Cape Verde Islands
Local legend has it that when God finished making the Sahara Desert, he wiped his hands together and the sand and small bits of rock that fell into the ocean became the islands of Cape Verde, just offshore of Africa's west coast.
One of the main reasons it makes my list is that I've had more blue marlin bites in a single day here than anywhere else I've ever fished. While fishing on Duyfken in 1997 with my sole angler, John Phillips, we lost count of the number of blues we raised. We estimated that between 35 and 50 different blue marlin struck our lures that day!
A few weeks later with Dr. Jim Huddlestun on board, we hooked, fought and lost the largest blue marlin anyone in my crew had ever seen. I called Hooker 15 minutes into the fight and told Capt. Trevor Cockle the fish was still tailing down-sea and showed no signs of being hooked - even with 30 pounds of drag on her back. When the line broke unexpectedly, my wireman, a tough young Carolinian, sat down as tears filled his eyes.

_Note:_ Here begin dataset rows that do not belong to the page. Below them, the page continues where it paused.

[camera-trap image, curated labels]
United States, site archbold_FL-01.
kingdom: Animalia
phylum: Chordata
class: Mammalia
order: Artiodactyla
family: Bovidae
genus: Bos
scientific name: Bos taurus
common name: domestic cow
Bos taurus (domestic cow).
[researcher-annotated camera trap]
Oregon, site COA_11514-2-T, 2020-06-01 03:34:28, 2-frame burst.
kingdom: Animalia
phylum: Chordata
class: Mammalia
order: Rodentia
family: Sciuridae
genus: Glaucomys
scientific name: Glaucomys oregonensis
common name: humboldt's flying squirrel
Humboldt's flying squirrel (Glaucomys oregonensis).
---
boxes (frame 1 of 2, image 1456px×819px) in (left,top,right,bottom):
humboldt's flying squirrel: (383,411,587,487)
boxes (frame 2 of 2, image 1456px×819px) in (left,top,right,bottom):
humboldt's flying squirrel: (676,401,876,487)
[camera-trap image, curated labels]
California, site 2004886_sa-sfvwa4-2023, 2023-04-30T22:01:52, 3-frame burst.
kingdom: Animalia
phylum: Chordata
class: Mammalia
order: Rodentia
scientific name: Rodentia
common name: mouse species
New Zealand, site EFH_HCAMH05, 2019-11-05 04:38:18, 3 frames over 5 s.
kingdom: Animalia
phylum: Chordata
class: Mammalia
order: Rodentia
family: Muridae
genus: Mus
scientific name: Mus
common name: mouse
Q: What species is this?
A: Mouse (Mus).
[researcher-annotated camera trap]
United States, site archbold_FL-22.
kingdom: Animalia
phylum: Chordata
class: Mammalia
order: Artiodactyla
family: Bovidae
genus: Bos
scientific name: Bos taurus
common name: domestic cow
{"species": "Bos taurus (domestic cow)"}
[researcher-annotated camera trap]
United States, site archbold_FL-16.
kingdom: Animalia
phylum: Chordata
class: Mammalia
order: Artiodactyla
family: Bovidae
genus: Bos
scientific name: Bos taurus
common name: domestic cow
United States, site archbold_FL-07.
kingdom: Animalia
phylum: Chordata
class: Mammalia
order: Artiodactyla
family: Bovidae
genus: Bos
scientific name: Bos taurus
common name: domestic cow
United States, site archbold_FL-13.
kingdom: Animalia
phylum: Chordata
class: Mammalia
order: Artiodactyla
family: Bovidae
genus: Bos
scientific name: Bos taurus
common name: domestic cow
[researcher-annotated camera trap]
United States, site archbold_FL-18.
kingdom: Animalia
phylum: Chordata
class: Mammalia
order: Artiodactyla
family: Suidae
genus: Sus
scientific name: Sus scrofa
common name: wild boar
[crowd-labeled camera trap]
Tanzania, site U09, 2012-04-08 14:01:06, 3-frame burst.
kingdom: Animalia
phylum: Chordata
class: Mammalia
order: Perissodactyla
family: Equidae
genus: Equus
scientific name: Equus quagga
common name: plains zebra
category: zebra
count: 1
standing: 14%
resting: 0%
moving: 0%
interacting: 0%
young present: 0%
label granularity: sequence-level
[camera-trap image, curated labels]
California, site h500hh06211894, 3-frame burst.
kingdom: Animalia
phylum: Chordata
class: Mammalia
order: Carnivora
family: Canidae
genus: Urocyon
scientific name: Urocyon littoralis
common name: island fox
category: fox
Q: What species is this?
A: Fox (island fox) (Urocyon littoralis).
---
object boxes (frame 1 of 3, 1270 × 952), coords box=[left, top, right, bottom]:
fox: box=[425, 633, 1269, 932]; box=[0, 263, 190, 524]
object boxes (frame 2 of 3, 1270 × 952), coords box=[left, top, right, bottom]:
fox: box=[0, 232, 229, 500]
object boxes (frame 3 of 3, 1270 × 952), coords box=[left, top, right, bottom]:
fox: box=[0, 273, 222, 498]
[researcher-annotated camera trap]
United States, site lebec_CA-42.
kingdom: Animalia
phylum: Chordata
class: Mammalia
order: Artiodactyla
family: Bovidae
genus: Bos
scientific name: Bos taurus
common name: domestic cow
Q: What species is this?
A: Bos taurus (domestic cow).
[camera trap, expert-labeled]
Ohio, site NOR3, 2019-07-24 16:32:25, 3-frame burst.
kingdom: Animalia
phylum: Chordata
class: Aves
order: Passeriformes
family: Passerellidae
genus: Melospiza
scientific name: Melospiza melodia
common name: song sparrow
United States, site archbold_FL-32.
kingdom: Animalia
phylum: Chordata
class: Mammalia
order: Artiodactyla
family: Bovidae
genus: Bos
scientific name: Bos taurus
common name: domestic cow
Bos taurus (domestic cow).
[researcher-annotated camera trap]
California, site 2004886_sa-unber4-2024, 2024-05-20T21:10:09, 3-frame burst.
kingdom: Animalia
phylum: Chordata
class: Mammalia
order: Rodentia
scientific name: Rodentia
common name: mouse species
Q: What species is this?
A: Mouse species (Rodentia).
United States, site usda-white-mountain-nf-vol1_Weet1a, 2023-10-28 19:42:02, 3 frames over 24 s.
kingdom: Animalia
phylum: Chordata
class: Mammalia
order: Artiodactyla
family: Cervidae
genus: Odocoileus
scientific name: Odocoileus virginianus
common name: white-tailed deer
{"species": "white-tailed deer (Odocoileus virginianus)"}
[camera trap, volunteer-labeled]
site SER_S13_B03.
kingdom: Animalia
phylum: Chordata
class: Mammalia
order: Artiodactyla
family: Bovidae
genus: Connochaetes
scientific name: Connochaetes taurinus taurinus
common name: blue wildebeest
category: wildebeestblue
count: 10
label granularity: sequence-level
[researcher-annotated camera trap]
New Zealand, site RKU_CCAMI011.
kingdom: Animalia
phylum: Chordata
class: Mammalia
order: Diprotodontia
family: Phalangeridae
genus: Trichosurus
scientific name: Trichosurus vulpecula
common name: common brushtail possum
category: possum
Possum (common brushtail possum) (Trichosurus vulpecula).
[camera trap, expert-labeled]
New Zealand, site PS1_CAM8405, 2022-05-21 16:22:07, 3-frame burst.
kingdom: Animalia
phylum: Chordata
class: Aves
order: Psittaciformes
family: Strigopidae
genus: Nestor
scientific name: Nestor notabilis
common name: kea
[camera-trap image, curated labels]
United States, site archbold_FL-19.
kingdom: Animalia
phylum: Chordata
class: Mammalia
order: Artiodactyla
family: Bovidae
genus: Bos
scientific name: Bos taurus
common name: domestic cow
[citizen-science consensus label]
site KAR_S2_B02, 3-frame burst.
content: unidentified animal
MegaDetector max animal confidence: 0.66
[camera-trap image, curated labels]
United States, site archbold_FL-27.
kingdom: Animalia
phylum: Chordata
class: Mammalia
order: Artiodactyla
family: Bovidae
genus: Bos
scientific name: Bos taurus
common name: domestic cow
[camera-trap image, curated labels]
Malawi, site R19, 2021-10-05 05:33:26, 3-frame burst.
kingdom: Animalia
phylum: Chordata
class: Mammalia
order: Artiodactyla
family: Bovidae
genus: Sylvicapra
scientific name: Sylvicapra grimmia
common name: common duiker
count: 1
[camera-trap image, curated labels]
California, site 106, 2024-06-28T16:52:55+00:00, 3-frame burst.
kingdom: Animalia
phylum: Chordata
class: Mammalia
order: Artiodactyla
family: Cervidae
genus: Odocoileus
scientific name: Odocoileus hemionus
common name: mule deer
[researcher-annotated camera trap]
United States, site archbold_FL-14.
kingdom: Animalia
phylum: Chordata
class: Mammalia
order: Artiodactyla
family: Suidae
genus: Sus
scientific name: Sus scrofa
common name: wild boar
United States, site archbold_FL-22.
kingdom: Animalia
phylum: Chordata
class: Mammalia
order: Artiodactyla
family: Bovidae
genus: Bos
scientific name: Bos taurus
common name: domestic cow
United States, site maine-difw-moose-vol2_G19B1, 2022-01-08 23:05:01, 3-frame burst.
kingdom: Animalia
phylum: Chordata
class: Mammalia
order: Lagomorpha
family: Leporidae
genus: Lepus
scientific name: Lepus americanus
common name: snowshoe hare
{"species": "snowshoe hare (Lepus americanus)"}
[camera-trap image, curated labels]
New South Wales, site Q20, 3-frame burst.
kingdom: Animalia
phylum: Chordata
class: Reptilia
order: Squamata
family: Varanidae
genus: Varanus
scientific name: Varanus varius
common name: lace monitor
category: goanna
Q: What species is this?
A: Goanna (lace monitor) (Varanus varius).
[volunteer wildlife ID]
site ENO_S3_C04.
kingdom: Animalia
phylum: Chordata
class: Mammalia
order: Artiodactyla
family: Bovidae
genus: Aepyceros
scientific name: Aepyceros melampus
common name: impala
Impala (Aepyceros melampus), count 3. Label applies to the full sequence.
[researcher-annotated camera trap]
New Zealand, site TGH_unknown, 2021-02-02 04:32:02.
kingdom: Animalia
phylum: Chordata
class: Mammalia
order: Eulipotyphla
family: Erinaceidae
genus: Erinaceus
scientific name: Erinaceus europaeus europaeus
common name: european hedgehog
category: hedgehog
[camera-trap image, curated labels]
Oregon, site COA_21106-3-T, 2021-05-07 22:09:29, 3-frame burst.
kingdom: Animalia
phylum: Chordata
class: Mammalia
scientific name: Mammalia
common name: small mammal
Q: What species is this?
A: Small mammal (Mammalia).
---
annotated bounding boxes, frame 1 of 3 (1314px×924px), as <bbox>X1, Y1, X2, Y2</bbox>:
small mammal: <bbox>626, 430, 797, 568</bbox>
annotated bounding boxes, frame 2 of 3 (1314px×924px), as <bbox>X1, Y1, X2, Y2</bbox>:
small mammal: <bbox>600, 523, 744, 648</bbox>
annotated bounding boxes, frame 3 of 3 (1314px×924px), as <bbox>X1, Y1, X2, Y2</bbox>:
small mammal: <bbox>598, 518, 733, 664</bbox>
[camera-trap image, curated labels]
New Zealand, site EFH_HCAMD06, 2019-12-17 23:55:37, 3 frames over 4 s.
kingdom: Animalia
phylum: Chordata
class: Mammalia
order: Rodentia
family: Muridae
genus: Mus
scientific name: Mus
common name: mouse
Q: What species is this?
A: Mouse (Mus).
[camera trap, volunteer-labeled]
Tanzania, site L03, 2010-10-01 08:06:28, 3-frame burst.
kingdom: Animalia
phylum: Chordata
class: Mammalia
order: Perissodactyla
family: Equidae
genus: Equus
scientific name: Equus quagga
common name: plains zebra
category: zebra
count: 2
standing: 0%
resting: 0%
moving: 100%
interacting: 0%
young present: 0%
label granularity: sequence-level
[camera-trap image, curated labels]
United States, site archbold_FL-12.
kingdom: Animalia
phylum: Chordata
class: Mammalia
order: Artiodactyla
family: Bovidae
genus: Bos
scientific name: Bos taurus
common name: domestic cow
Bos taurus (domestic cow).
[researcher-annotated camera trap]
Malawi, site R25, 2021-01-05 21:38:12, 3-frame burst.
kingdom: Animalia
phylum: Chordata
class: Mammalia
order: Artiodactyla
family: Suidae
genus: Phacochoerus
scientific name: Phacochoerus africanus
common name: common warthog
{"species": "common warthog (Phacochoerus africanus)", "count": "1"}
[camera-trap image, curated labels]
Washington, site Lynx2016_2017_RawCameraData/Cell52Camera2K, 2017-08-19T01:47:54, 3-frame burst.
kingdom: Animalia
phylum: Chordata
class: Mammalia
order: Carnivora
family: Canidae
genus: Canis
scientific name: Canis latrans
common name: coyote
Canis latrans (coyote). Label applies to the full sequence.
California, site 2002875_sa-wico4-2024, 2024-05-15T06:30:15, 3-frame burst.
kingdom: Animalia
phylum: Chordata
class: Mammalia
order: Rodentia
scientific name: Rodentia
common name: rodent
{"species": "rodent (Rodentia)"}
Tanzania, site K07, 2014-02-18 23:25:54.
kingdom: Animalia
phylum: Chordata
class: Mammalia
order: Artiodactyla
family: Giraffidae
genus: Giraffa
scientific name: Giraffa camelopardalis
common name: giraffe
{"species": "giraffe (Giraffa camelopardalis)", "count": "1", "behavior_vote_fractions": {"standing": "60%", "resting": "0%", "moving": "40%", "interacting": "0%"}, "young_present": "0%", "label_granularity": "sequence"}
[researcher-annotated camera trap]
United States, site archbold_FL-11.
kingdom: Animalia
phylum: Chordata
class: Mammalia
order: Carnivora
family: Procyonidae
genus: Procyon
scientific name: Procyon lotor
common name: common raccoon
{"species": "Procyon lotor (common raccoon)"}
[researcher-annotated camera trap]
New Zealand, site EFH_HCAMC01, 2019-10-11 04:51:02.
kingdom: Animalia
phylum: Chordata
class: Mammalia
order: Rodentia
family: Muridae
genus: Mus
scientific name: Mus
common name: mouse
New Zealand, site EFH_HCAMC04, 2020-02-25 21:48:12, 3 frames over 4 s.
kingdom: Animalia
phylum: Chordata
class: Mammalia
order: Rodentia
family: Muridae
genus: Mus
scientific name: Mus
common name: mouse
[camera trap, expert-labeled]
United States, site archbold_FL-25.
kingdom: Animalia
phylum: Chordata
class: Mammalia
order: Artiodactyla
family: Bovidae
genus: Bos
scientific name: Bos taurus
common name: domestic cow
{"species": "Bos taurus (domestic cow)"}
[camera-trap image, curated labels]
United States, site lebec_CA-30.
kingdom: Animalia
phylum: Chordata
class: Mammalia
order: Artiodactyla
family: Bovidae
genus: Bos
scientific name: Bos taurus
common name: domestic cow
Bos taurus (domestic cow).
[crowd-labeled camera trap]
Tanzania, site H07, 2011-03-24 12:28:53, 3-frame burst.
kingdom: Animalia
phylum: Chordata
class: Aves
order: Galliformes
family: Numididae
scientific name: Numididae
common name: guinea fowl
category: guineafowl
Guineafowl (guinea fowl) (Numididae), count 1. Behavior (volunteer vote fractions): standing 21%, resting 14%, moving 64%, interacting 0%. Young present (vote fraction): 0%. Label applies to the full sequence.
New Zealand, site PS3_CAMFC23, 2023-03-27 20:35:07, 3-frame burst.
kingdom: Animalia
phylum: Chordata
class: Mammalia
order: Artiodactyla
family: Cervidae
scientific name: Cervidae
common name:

"Don't worry about it," said Dr. Huddlestun, "It was just a fish."
"No it wasn't," was my mate's reply, "I may never see another one like that again!"
So far, none of us has.
Before anyone I knew, or had even heard of, ever fished the Cape Verde Islands, Skip Smith, Barky Garnsey and I looked at charts of the islands and wondered what we might find there. We were already catching large numbers of big blue marlin off the Ivory Coast of Africa and knew about the good fishing in the Azores and the Canaries. Since the Cape Verde Islands lay along the line of the East Atlantic Ridge, right between the Canary Islands and the Ivory Coast, it seemed likely that the fishing would be good.
"I saw the first blue before I could even clear in," says Smith about his first trip to the islands. "A blue tailed past us while we waited for customs at the capital of Praia, down on Sao Tiago. Then we got 17 bites in one day at Sal and lost a grander on 50-pound when our angler got a little impatient. I couldn't leave after that."
This kind of action happens almost every year in Cape Verde, but no one can guess weeks or months ahead of time when exactly that hot bite's going to occur.